Auth-token resolution order:
--auth-token(if explicitly set on the CLI)--auth-token-file(if explicitly set on the CLI)DFLOCKD_AUTH_TOKENDFLOCKD_AUTH_TOKEN_FILE
Newlines in tokens are rejected at startup.
HTTP REST API¶
The HTTP listener is opt-in. --http-port=0 (the default) disables
it; any non-zero port enables it on --http-host (which defaults to
--host).
| Flag | Env | Default | Description |
|---|---|---|---|
--http-port |
DFLOCKD_HTTP_PORT |
0 (disabled) |
HTTP listen port |
--http-host |
DFLOCKD_HTTP_HOST |
same as --host |
HTTP bind address |
--http-session-idle-timeout |
DFLOCKD_HTTP_SESSION_IDLE_S |
20 |
Idle timeout reported to clients |
--http-max-sessions |
DFLOCKD_HTTP_MAX_SESSIONS |
0 |
Cap on concurrent HTTP sessions |
--http-max-sessions-per-ip |
DFLOCKD_HTTP_MAX_SESSIONS_PER_IP |
0 |
Per-IP session cap |
--http-max-connections-per-ip |
DFLOCKD_HTTP_MAX_CONNECTIONS_PER_IP |
0 |
Per-IP transport-conn cap |
--http-rate-limit-per-ip |
DFLOCKD_HTTP_RATE_LIMIT_PER_IP |
0 |
Token-bucket rate per IP (req/s) |
--http-rate-limit-burst |
DFLOCKD_HTTP_RATE_LIMIT_BURST |
0 |
Bucket burst (defaults to rate when rate is set) |
--http-cors-allowed-origins |
DFLOCKD_HTTP_CORS_ALLOWED_ORIGINS |
(disabled) | Comma-separated origins; * allows any |
The session sweeper reaps any session whose lastSeen falls behind
2× --http-session-idle-timeout. In-flight requests (held via
BeginRequest) are immune to reaping for the duration of the
request, so a long-poll /wait won't be killed mid-flight.

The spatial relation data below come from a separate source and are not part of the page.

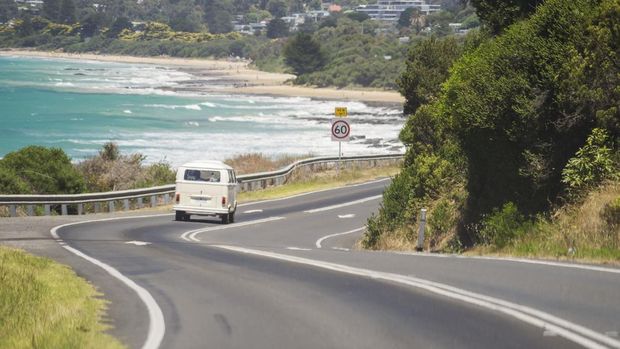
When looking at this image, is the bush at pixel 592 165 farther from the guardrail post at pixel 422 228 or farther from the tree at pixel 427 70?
the tree at pixel 427 70

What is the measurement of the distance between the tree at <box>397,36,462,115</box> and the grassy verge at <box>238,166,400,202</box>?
744 centimetres

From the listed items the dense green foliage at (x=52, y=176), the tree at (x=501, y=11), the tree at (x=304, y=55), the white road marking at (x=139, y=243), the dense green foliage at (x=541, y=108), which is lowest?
the white road marking at (x=139, y=243)

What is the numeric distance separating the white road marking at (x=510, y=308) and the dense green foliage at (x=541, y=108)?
4999 millimetres

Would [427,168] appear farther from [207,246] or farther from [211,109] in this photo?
[211,109]

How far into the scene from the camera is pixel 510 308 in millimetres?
11352

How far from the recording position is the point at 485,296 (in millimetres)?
12250

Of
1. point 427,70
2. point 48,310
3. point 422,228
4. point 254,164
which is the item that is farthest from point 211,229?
point 254,164

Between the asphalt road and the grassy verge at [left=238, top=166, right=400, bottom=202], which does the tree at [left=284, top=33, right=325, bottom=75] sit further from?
the asphalt road

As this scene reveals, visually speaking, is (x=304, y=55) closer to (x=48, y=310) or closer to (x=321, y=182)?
(x=321, y=182)

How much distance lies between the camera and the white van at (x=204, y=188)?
1249 inches

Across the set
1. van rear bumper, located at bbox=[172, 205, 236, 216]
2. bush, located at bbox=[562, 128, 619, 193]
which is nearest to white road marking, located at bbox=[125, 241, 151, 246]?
van rear bumper, located at bbox=[172, 205, 236, 216]

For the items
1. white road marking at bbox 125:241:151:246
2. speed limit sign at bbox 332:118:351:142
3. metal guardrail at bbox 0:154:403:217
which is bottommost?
metal guardrail at bbox 0:154:403:217

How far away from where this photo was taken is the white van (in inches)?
1249

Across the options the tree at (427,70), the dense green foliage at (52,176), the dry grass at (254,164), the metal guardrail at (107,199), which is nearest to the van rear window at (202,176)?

When either listener is bound beyond loopback, startup logs a warning for unbounded DoS-relevant limits, including HTTP session, per-IP session, transport connection, and rate limits.
Diagnostics¶
| Flag | Env | Default | Description |
|---|---|---|---|
--debug |
DFLOCKD_DEBUG |
false |
Enable debug-level logs |
--version |
— | — | Print version and exit |
Logs are slog text format on stderr.
Operational endpoints¶
When --http-port is set:
GET /health— unauthenticated. Returns{"status":"ok"}.GET /ready— unauthenticated. Returns{"status":"draining"}with HTTP 503 during graceful shutdown; otherwise{"status":"ok"}.GET /metrics— Prometheus exposition. Includes per-route request counts/durations and lock-manager gauges. Unlike/healthand/ready, this endpoint is not exempt from--auth-tokenor--http-rate-limit-per-ip, so a scraper needs the bearer token (when configured) and must stay under the rate limit.GET /v1/openapi.json— unauthenticated. Serves the embedded OpenAPI 3.1 spec for codegen tools.
Graceful shutdown¶
SIGINT or SIGTERM cancels the parent context. Both listeners stop
accepting new connections; in-flight handlers run to completion
bounded by --shutdown-timeout. A timeout expiry force-closes
remaining connections so the process can exit. Set
--shutdown-timeout=0 to wait forever.